Ошарашенный Маринин смотрел пытливо, собираясь спросить, но дед его остановил.

– Погоди, Матвейка, – дядь Андрей положил руку на руку Маринина. – Артёмку допрашивать не дам, он и так слабенький. Вот, я тебе сказал, как было, а ты уж думай, что с этим делать.

Маринин хоть и старался не показать, обиженно сложил руки на груди. Потом подался вперёд, и, уперев локоть в стол, надавил пальцами на болезненные глаза. Видимо, немного полегчало и он, не спрашивая дядь Андрея, будет–не будет, налил себе полную рюмку и тут же выпил.

Глава двадцать седьмая

Маринин пытался работать.

Собственно, можно было и не пытаться, потому что все только и говорили о том, что у главного по малолеткам дачу сожгли и кого-то ещё. За эти два дня он так устал от вопросительных, сочувствующих, негодующих и подозревающих взглядов, и что бы ни с кем не встречаться, пришёл на работу на два часа раньше. Это уберегло его от общения с ещё одной сочувствующе негодующей дамой – Катей, которая, как всегда, оказалась права. И всё это случилось, потому, что он её не послушал и не продал дом.

– Да, зря. Надя была бы жива. А если бы и нет, – он вспомнил про её тёмную прядь – признак короткой жизни – то, по крайней мере, не в доме, а где-нибудь…, – но он не мог подобрать подходящего места, где бы могла спокойно и тихо умереть Надя.

Мысль о том, что эта некогда красивая девочка теперь находилась в морге, на какой-нибудь полке или каталке, накрытая простынёй, которой уже накрывали кого-то, и то, что Высочин с патологоанатомом будут считать количество ссадин и ушибов, характер и размер ожогов на её замученном теле, терзала его. И понимая, что надо стараться об этом не думать, упорно, раз за разом, домысливал «как дело было». Когда она его заметила? Что он ей сказал, а она? Долго ли он её мучил? И зачем???

– Плакала, конечно, просила, чтобы не трогал её. Такого ужаса натерпелась, Господи! Зачем я её оставил в доме? Зачем вообще привёз туда? Надо было проехать мимо! Ну, или сказал бы, что дом не мой. Нет, всё выложил!

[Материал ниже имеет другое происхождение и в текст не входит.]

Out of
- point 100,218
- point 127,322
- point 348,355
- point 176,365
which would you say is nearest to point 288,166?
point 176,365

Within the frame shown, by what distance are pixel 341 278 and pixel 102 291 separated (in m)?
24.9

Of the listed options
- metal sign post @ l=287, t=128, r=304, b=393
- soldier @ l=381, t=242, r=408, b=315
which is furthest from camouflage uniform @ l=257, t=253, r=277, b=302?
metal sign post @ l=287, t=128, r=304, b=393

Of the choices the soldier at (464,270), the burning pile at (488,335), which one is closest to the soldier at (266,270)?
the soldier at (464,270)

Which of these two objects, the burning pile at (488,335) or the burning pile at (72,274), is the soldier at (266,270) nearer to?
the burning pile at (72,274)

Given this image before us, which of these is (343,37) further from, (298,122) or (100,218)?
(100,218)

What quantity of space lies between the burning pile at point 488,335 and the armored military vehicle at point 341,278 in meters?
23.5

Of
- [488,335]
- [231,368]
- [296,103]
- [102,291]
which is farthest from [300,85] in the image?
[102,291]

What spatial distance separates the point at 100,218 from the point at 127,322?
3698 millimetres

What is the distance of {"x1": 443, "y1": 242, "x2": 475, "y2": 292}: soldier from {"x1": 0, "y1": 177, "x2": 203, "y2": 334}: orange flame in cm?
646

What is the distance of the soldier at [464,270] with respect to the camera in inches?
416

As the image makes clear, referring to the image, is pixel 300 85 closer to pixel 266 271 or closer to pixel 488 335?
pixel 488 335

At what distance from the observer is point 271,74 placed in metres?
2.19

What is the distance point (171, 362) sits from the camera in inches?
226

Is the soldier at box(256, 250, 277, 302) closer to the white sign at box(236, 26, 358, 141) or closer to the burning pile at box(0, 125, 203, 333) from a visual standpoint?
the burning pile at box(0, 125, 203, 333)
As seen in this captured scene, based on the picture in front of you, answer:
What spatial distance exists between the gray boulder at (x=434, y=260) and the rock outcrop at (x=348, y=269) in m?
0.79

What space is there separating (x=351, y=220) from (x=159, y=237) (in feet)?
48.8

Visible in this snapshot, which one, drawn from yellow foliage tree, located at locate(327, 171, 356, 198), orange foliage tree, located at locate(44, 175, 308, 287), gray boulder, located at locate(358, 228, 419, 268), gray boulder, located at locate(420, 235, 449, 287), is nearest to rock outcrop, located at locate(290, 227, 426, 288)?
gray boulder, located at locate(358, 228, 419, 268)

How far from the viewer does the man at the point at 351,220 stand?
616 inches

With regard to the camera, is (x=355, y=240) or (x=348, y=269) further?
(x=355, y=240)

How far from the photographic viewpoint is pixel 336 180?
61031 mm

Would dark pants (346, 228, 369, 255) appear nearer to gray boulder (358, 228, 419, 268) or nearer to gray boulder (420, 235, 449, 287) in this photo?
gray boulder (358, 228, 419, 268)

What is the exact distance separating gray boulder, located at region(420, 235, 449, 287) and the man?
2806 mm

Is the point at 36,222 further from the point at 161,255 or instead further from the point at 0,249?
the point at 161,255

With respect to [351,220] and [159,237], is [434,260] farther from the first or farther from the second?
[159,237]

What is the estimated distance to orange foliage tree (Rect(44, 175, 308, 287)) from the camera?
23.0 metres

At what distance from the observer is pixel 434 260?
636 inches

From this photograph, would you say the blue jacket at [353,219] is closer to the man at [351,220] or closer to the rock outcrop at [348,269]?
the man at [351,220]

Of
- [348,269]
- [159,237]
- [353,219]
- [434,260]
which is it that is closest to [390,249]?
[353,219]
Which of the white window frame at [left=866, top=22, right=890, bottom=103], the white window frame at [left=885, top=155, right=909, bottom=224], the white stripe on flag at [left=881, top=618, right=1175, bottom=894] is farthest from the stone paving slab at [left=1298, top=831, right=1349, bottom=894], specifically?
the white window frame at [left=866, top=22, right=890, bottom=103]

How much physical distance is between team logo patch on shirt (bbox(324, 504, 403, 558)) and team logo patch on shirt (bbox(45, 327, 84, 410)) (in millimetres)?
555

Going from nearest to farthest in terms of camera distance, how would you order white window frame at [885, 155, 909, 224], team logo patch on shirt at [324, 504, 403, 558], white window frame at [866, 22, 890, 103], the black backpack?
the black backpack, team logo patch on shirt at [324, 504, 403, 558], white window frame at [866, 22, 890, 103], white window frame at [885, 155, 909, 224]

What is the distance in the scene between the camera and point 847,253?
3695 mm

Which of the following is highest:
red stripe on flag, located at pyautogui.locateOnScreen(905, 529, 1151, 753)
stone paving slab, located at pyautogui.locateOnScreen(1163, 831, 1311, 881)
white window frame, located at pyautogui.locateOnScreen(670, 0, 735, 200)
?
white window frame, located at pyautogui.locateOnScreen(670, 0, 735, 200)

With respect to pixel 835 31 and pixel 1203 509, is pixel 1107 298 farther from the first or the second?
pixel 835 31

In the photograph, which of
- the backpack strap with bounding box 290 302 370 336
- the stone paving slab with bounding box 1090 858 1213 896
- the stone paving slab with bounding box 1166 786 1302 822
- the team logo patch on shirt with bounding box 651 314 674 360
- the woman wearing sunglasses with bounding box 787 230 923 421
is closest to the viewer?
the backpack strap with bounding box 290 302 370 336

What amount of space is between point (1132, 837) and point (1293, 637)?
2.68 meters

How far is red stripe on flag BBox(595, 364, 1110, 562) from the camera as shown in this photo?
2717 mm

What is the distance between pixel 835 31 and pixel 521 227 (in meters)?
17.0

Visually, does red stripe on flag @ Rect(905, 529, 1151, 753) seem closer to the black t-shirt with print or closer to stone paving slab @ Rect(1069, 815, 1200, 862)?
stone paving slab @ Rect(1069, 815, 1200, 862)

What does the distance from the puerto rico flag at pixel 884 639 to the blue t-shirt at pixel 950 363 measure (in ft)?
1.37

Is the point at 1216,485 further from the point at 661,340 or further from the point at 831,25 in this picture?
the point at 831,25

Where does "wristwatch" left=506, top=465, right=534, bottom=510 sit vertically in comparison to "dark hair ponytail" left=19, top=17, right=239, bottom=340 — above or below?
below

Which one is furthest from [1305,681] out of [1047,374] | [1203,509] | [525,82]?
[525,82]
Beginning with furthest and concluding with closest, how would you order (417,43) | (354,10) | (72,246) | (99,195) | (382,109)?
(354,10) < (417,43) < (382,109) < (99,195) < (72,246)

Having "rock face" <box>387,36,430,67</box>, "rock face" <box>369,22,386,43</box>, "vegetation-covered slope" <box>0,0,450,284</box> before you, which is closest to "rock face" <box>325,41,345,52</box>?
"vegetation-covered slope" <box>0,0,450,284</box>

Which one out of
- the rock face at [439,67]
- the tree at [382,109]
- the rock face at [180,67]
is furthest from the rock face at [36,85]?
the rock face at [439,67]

Он осунулся и пребывал в состоянии, граничащим с безразличием и злобой, болью, обидой, непониманием и желанием просто что-нибудь уничтожить – разбить, сломать, растоптать.

Ему впервые в жизни казалось, что он по-настоящему страдает. Он сотни раз видел, как страдают люди вокруг. И он, то сочувствовал, то ненавидел их, считая, что они сами загнали себя в эти страдания. И особенно невыносимо было то, что нельзя было ни с кем поделиться своей болью, словно, он задерживал дыхание, которое ему было так необходимо. И невыносимая головная боль, но не та, которую он не раз испытывал за свою жизнь, а та, которая возникла именно из страдания и невозможности выдохнуть и вдохнуть снова. Страх овладел им, когда он понял, что эта боль, эта тяжелая голова, теперь навсегда, а голова была настолько тяжела, что если бы он по привычке кивнул, то она бы перевесила, и он со всего маху, уткнулся лбом в стол.

В общем, будь он женщиной, уже бы глаза выплакал, но мужчины не плачут.

Рите кто-то сообщил о случившемся, и она позвонила, чтобы пожалеть. Пожалела и уверила, что скоро выйдет. Почему угодила в больницу, однако, так и не сказала, по-прежнему отказываясь от его проведываний.


– Матвей Александрович, я не знаю, что ещё сделать?! Не знаю! Помогите, Христом Богом прошу! – заплаканная женщина лет сорока тёрла бумажным платком красный нос и глаза. – Он ведь там умрёт, понимаете? Его там убьют! – и она заголосила, прикрывая рот платком.

Чуть успокоившись, она достала из пачки бумажный платок, а мокрый комочек убрала в карман скромного клетчатого жакета. – Я всё понимаю, он гад, скотина, и если бы, не дай Бог, с моей дочерью такое произошло, то я бы сама лично его прибила! Но у него жизнь такая, судьба тяжёлая, Вы, же знаете. Ему так досталось, вот он творит, сам не зная что!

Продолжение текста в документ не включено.